[Collected data entries]
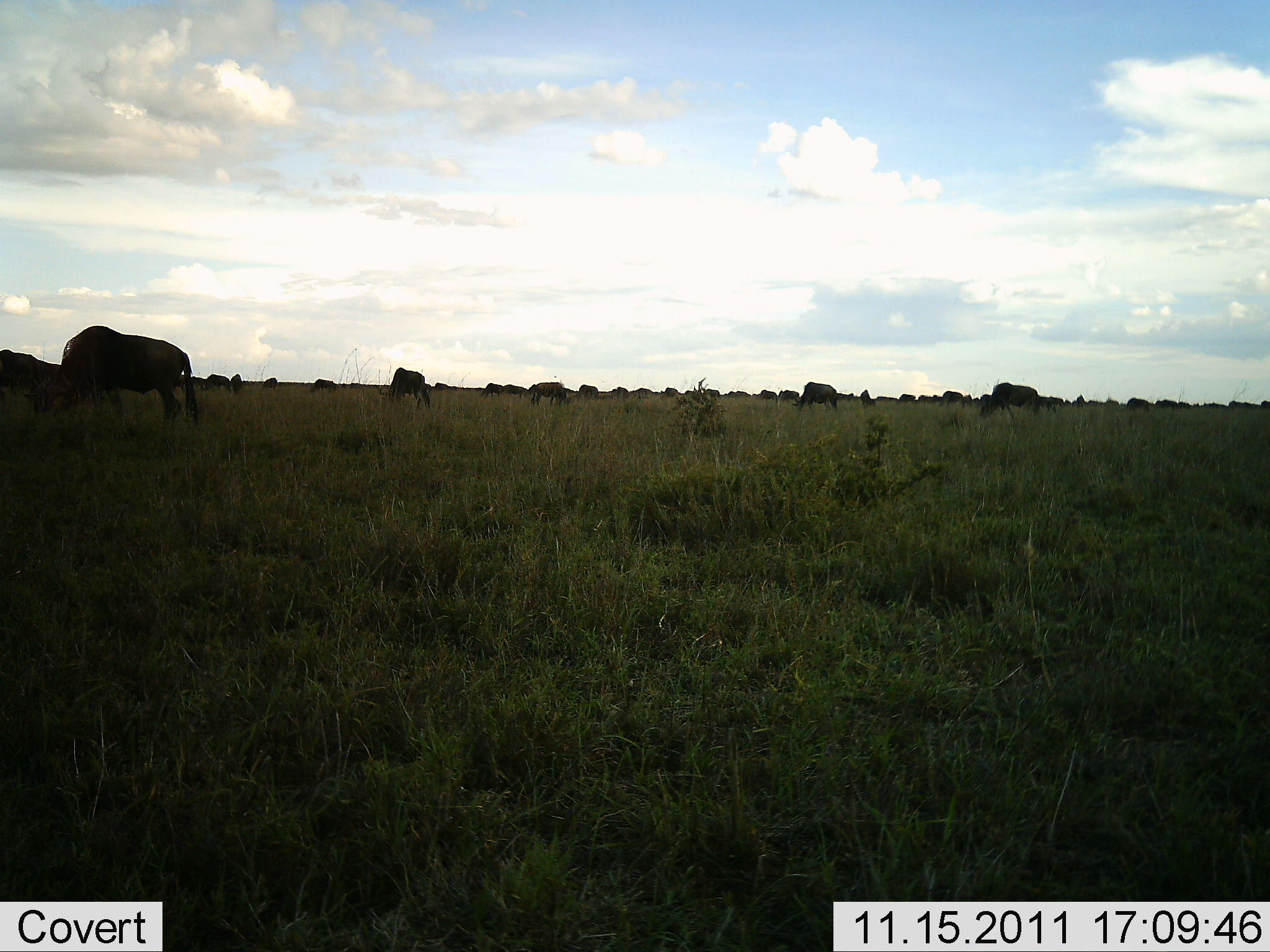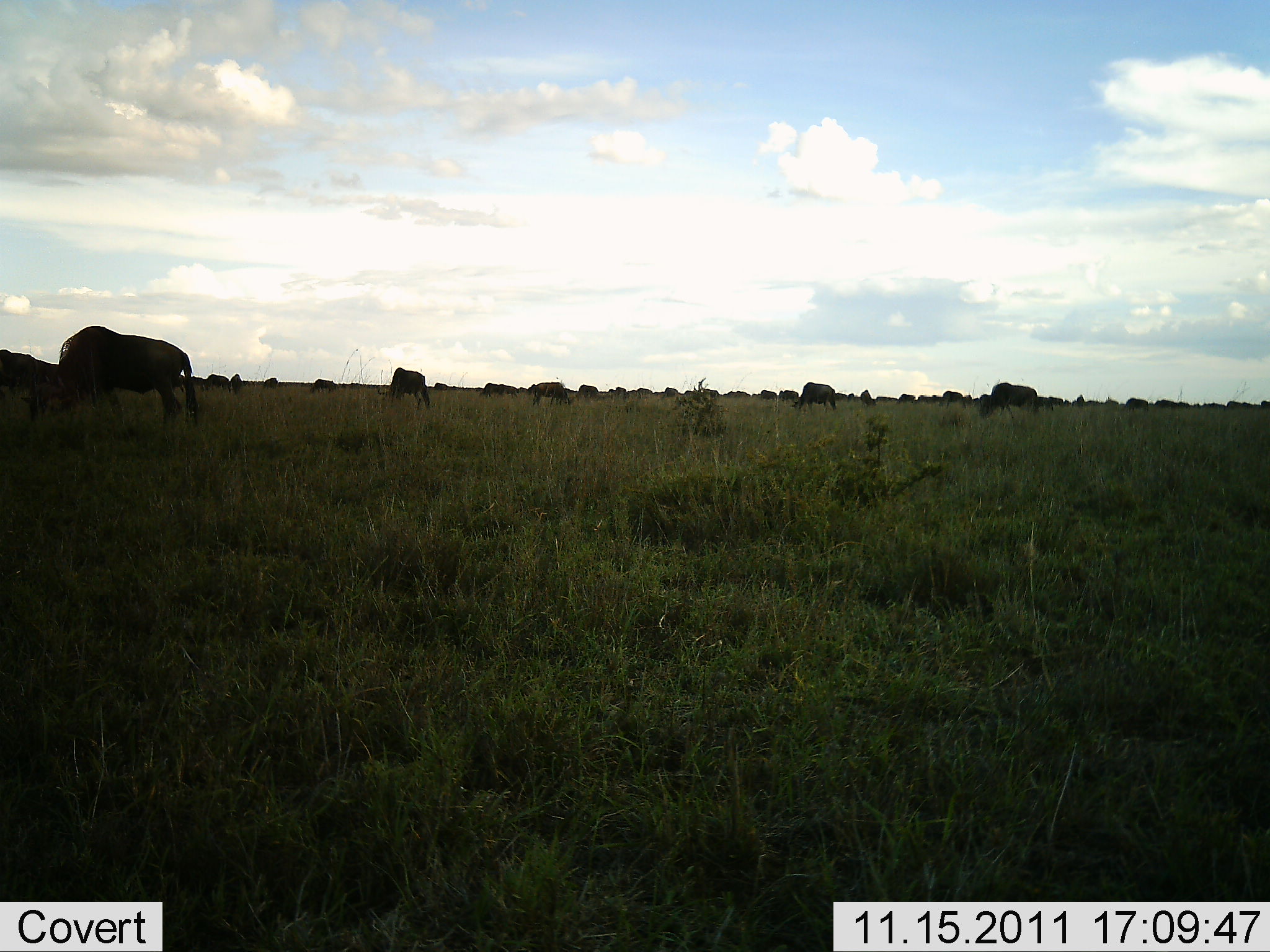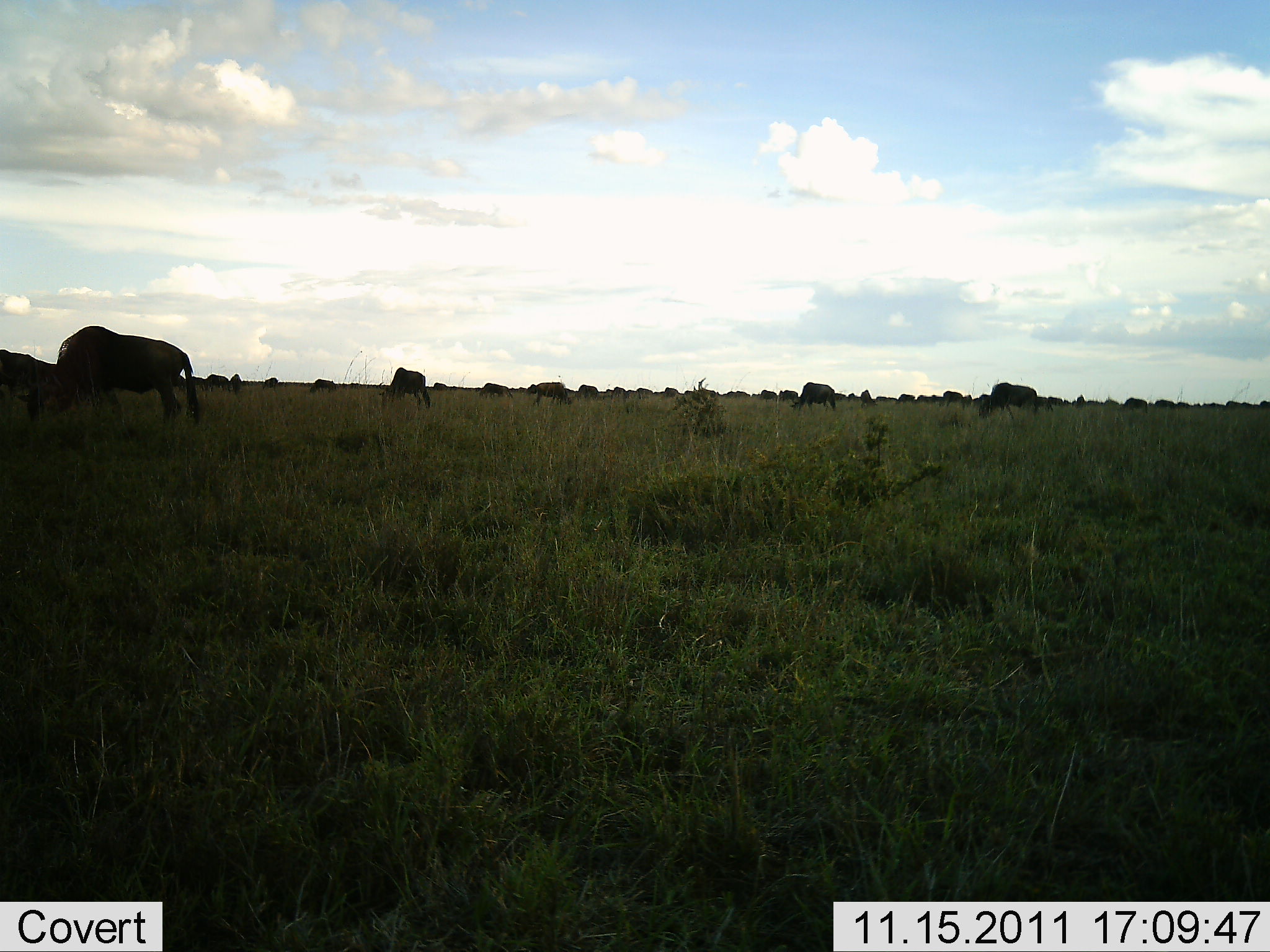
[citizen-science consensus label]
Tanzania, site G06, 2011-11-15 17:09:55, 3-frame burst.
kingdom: Animalia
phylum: Chordata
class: Mammalia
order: Artiodactyla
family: Bovidae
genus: Connochaetes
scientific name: Connochaetes taurinus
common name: blue wildebeest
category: wildebeest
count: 11-50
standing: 18%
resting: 0%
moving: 18%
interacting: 0%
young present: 0%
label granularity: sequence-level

### About this task
The answer must consist of every line above that contains the word "label".

### Response below
[citizen-science consensus label]
label granularity: sequence-level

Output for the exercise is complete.